#### Short problem:
Reproduce every one of the records below verbatim, leaving out the pictures.

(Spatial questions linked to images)
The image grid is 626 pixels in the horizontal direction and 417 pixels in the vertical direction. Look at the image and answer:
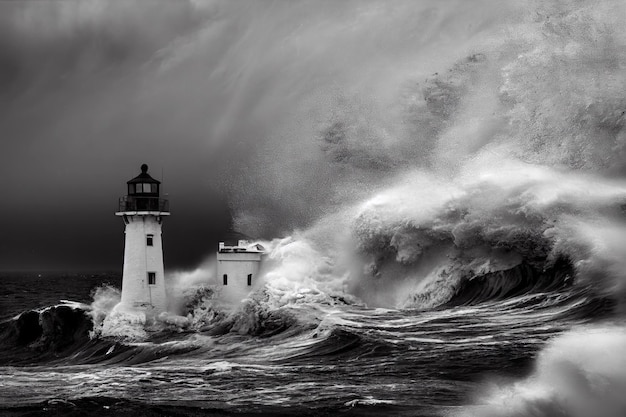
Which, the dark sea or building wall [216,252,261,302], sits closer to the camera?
the dark sea

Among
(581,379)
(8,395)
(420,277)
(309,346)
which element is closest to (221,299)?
(420,277)

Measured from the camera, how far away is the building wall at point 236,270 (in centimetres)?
3031

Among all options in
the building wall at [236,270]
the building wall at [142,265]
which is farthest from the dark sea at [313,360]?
the building wall at [236,270]

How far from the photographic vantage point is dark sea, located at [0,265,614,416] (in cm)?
1551

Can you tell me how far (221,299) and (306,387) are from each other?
14185mm

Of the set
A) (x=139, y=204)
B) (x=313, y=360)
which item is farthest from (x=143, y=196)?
(x=313, y=360)

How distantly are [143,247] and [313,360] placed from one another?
10782mm

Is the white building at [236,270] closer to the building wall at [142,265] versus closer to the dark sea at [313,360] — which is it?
the dark sea at [313,360]

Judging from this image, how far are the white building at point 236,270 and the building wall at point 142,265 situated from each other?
2508 mm

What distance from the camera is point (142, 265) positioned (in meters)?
28.6

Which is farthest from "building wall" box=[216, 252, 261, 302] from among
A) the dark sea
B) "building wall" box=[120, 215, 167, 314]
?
"building wall" box=[120, 215, 167, 314]

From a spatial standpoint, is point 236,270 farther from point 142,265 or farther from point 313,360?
point 313,360

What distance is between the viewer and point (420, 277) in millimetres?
27297

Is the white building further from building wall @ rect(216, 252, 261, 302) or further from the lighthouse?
the lighthouse
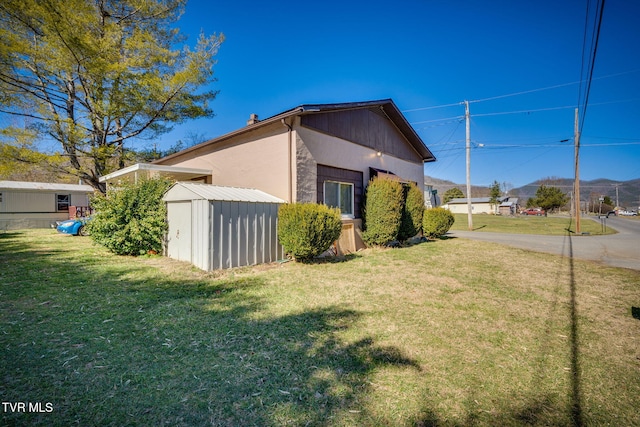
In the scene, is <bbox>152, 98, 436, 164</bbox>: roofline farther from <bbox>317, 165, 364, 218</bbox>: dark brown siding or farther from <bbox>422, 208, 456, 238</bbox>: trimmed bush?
<bbox>422, 208, 456, 238</bbox>: trimmed bush

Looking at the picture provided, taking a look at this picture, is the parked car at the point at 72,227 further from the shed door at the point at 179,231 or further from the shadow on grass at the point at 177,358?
the shadow on grass at the point at 177,358

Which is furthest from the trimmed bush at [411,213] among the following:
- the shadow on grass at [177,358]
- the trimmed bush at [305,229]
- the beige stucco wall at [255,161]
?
the shadow on grass at [177,358]

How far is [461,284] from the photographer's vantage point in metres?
5.73

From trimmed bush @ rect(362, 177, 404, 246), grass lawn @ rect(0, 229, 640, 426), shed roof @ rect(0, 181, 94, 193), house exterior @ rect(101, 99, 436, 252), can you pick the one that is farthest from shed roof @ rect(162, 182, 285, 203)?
shed roof @ rect(0, 181, 94, 193)

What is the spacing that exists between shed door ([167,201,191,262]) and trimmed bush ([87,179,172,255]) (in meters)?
0.34

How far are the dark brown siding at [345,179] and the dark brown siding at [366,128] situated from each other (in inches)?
47.3

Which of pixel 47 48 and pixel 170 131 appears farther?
pixel 170 131

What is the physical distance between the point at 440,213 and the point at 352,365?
11785mm

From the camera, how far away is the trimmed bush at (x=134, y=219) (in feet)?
26.1

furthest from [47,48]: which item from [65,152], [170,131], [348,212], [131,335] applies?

#### Full solution:
The image grid is 626 pixels in the horizontal direction and 417 pixels in the vertical direction. Look at the image and answer:
Which, the dark sea or building wall [216,252,261,302], sits closer to the camera?
the dark sea

Among
(581,379)
(8,395)
(420,277)
(309,346)
which element is closest to (221,299)?
(420,277)

Measured from the camera, how far away is the building wall at point 236,270 (in centimetres)?
3031

Among all options in
the building wall at [236,270]
the building wall at [142,265]
which is farthest from the dark sea at [313,360]?
the building wall at [236,270]

How far from the photographic vantage point is dark sea, located at [0,265,614,416] (in cm)?
1551

Can you tell me how far (221,299) and (306,387) are from each other?
14185mm

Of the set
A) (x=139, y=204)
B) (x=313, y=360)
which item is farthest from (x=143, y=196)?
(x=313, y=360)

How distantly are [143,247] and [313,360] placed from one another?
10782mm

Is the white building at [236,270] closer to the building wall at [142,265] versus closer to the dark sea at [313,360] — which is it?
the dark sea at [313,360]

Judging from this image, how far are the white building at point 236,270 and the building wall at point 142,265 situated from each other?
2508 mm

What distance from the camera is point (142, 265) positioned (in meters)?
28.6

Which is farthest from "building wall" box=[216, 252, 261, 302] from among
A) the dark sea
B) "building wall" box=[120, 215, 167, 314]
?
"building wall" box=[120, 215, 167, 314]

From a spatial standpoint, is point 236,270 farther from point 142,265 or farther from point 313,360?
point 313,360

What distance is between the viewer and point (420, 277) in millimetres?
27297

Is the white building further from building wall @ rect(216, 252, 261, 302) or further from the lighthouse?
the lighthouse
In the scene, is <bbox>152, 98, 436, 164</bbox>: roofline farther from <bbox>317, 165, 364, 218</bbox>: dark brown siding or farther from <bbox>422, 208, 456, 238</bbox>: trimmed bush?
<bbox>422, 208, 456, 238</bbox>: trimmed bush

Looking at the picture provided, taking a look at this picture, is the parked car at the point at 72,227 further from the shed door at the point at 179,231 or further from the shadow on grass at the point at 177,358?
the shadow on grass at the point at 177,358

Which is furthest from the trimmed bush at [411,213] among the following:
- the shadow on grass at [177,358]
- the trimmed bush at [305,229]
- the beige stucco wall at [255,161]
?
the shadow on grass at [177,358]

How far is [461,284] from the photographer's vantage point in metres?
5.73

From trimmed bush @ rect(362, 177, 404, 246), grass lawn @ rect(0, 229, 640, 426), shed roof @ rect(0, 181, 94, 193), house exterior @ rect(101, 99, 436, 252), can you pick the one that is farthest from shed roof @ rect(162, 182, 285, 203)?
shed roof @ rect(0, 181, 94, 193)

What is the spacing that exists between shed door ([167,201,191,262]) and trimmed bush ([87,179,172,255]) (in meters)?
0.34

How far are the dark brown siding at [345,179] and the dark brown siding at [366,128] situated from each other (in inches)?
47.3

Which of pixel 47 48 and pixel 170 131 appears farther?
pixel 170 131

What is the physical distance between the point at 440,213 and the point at 352,365?
11785mm

From the camera, how far away is the trimmed bush at (x=134, y=219) (in feet)?
26.1

furthest from [47,48]: which item from [65,152], [170,131], [348,212], [131,335] applies?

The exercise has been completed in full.